LE Duc de Savoie et son Conseil n'ayant pu
détruire les Vaudois, ni par le Massacre
qu'ils en firent faire, ni par la cruelle et
continuelle guerre qu'on leur fit ensuite. Au lieu
de les laisser en paix après le
Traité de Pignerol, comme on l'avait promis
aux Ambassadeurs, on prit d'autres voies plus
subtiles, mais qui n'étaient pas moins
diaboliques et dangereuses, pour perdre ce qui
était resté de ces pauvres
massacrés et persécutés.
Le premier artifice ou moyen dont leurs ennemis se
servirent pour les perdre, fût de tacher de
mettre la division entr'eux à raison des
charitables Collectes, qu'on avait faites pour eux
dans les Pays étrangers, et de semer partout
de faux bruits, du prétendu abus qu'on avait
fait, en l'administration de l'argent qui en
était provenu.

• Consignes
a. Indiquez si chacune des affirmations suivantes concorde avec le texte sur les Vaudois, en répondant par oui ou par non et en citant textuellement les mots qui tranchent : (i) après le traité de Pignerol, les Vaudois furent laissés en paix ; (ii) les collectes charitables en faveur des Vaudois avaient été faites dans les pays étrangers ; (iii) leurs ennemis répandirent de faux bruits sur un prétendu abus dans l'administration de l'argent recueilli.
b. Reproduisez à l'identique le passage du texte sur les Vaudois qui commence par « Le premier artifice » et se poursuit jusqu'à « était provenu. » inclus.

• Données
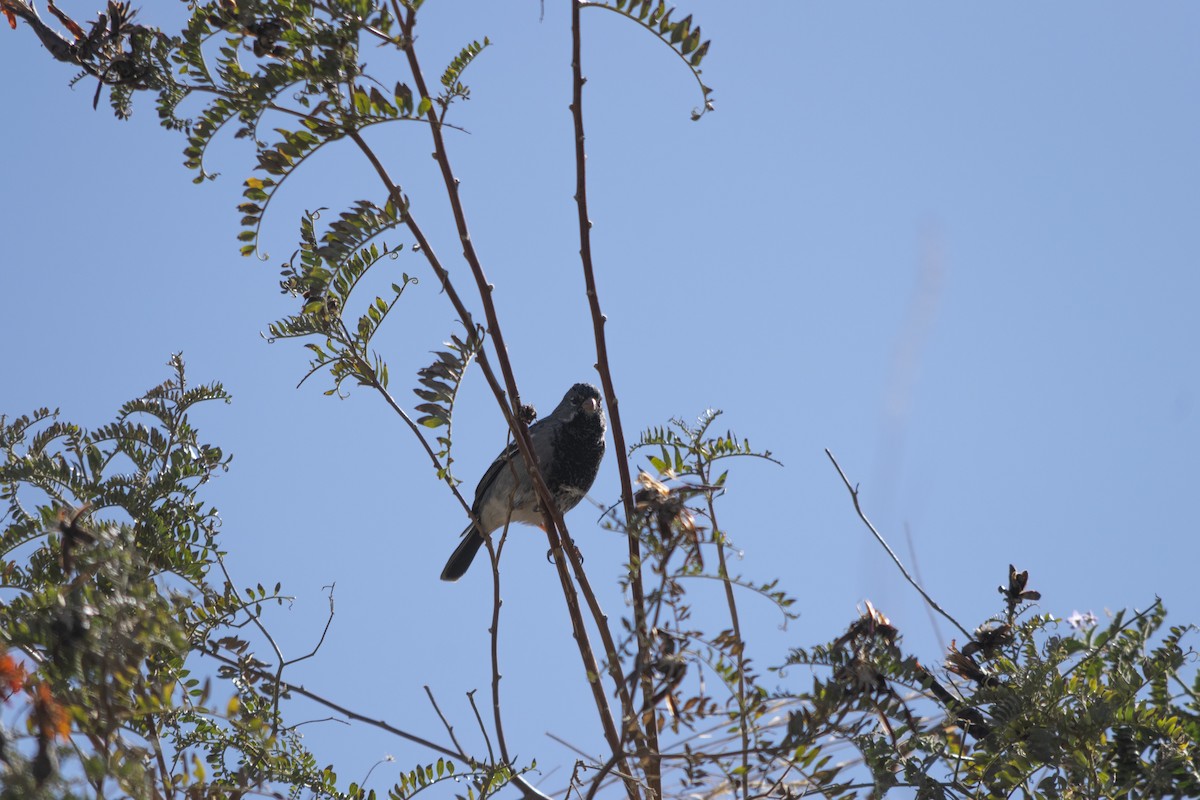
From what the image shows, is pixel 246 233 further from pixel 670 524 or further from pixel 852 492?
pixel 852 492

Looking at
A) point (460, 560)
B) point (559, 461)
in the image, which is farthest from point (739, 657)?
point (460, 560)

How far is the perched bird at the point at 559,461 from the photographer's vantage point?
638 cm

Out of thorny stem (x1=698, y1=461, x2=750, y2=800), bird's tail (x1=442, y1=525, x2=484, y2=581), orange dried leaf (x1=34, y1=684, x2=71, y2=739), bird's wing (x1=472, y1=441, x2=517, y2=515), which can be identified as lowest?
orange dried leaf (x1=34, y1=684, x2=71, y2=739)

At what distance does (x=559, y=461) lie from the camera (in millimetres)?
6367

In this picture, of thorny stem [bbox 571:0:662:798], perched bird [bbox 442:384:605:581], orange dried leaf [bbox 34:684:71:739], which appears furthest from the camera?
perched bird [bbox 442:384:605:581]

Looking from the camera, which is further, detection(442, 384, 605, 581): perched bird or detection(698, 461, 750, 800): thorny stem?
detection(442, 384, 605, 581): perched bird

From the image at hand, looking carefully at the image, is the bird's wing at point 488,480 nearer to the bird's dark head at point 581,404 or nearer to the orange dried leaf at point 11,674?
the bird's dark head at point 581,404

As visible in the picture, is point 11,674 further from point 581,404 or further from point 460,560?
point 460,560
---
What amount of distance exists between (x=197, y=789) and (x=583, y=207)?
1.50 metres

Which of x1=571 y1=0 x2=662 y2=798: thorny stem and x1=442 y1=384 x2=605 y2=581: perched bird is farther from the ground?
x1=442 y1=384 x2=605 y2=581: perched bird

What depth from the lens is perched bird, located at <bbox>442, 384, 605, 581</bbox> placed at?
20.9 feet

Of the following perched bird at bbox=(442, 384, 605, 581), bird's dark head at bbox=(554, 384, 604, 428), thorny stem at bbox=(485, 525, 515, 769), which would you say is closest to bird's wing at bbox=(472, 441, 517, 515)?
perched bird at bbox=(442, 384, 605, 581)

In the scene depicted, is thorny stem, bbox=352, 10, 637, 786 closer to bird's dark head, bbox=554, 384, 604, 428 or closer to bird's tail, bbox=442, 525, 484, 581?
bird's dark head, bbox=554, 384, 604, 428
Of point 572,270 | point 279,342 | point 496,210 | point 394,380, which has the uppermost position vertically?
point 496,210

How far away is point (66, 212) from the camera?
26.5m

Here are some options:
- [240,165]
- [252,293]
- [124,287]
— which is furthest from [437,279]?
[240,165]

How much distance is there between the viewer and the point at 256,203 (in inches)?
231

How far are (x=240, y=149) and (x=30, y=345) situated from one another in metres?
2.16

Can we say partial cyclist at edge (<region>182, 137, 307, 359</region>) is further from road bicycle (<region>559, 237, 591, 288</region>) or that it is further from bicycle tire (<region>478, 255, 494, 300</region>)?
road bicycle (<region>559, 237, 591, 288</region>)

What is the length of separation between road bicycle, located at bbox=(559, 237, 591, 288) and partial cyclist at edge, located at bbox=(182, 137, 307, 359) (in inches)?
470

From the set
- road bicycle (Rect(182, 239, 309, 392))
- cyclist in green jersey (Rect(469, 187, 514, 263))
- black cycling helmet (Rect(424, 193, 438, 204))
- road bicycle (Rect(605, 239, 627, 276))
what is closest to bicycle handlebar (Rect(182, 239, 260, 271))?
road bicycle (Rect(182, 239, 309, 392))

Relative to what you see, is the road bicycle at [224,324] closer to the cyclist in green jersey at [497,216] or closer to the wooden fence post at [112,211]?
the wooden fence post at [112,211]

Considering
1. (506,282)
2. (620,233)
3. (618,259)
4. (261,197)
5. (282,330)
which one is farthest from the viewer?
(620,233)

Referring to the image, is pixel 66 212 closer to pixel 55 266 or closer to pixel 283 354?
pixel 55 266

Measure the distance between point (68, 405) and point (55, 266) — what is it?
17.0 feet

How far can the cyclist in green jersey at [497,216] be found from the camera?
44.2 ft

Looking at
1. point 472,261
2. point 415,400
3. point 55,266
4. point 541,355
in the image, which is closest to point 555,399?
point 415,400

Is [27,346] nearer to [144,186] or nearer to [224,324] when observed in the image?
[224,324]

• Réponses
a.
(i) Non : « Au lieu de les laisser en paix après le Traité de Pignerol, comme on l'avait promis aux Ambassadeurs ».
(ii) Oui : « charitables Collectes, qu'on avait faites pour eux dans les Pays étrangers ».
(iii) Oui : « de semer partout de faux bruits, du prétendu abus qu'on avait fait, en l'administration de l'argent qui en était provenu ».

b.
Le premier artifice ou moyen dont leurs ennemis se
servirent pour les perdre, fût de tacher de
mettre la division entr'eux à raison des
charitables Collectes, qu'on avait faites pour eux
dans les Pays étrangers, et de semer partout
de faux bruits, du prétendu abus qu'on avait
fait, en l'administration de l'argent qui en
était provenu.